When someone points out that, for this or that condition, spinal manipulation is not of proven effectiveness or even of proven ineffectiveness, chiropractors have in recent years taken to answering as outlined above; they might say: WE DO ALL SORTS OF OTHER THINGS TOO, YOU KNOW. FOR INSTANCE, WE EMPLOY OTHER MANUAL TECHNIQUES, GIVE LIFE-STYLE ADVICE AND USE NO END OF PHYSIOTHERAPEUTIC INTERVENTIONS. YOU CANNOT SAY THAT THESE APPROACHES ARE BOGUS. THEREFORE CHIROPRACTIC IS FAR FROM USELESS.
To increase the chances of convincing us with this notion, they have, in recent months, produced dozens of ‘systematic reviews’ which allegedly prove their point. Here are some of the conclusions from these articles which usually get published in chiro-journals:
The majority of the included trials appeared to indicate that the parents of infants receiving manipulative therapies reported fewer hours crying per day than parents whose infants did not, based on contemporaneous crying diaries, and this difference was statistically significant.
This study found a level of B or fair evidence for manual manipulative therapy of the shoulder, shoulder girdle, and/or the FKC combined with multimodal or exercise therapy for rotator cuff injuries/disorders, disease, or dysfunction.

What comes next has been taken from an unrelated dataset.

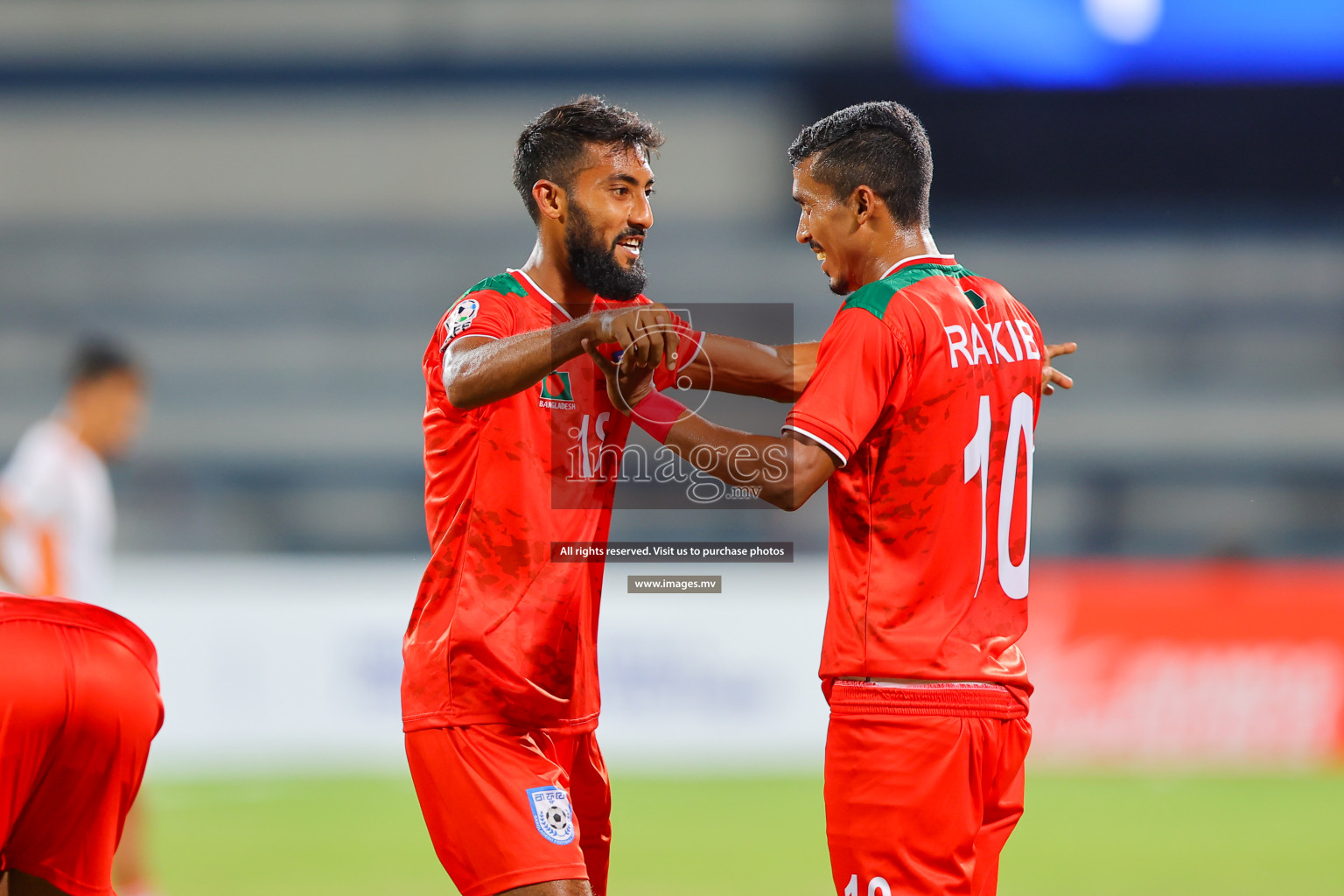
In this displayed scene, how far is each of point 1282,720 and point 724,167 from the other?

Personally, I find this kind of ‘logic’ irritatingly illogical. If we accept it as valid, the boundaries between sense and nonsense disappear, and our tools of differentiating between quackery and ethical health care become blunt.
The next step could then even be to claim that a homeopathic hospital must be a good thing because some of its clinicians occasionally also prescribe non-homeopathic treatments.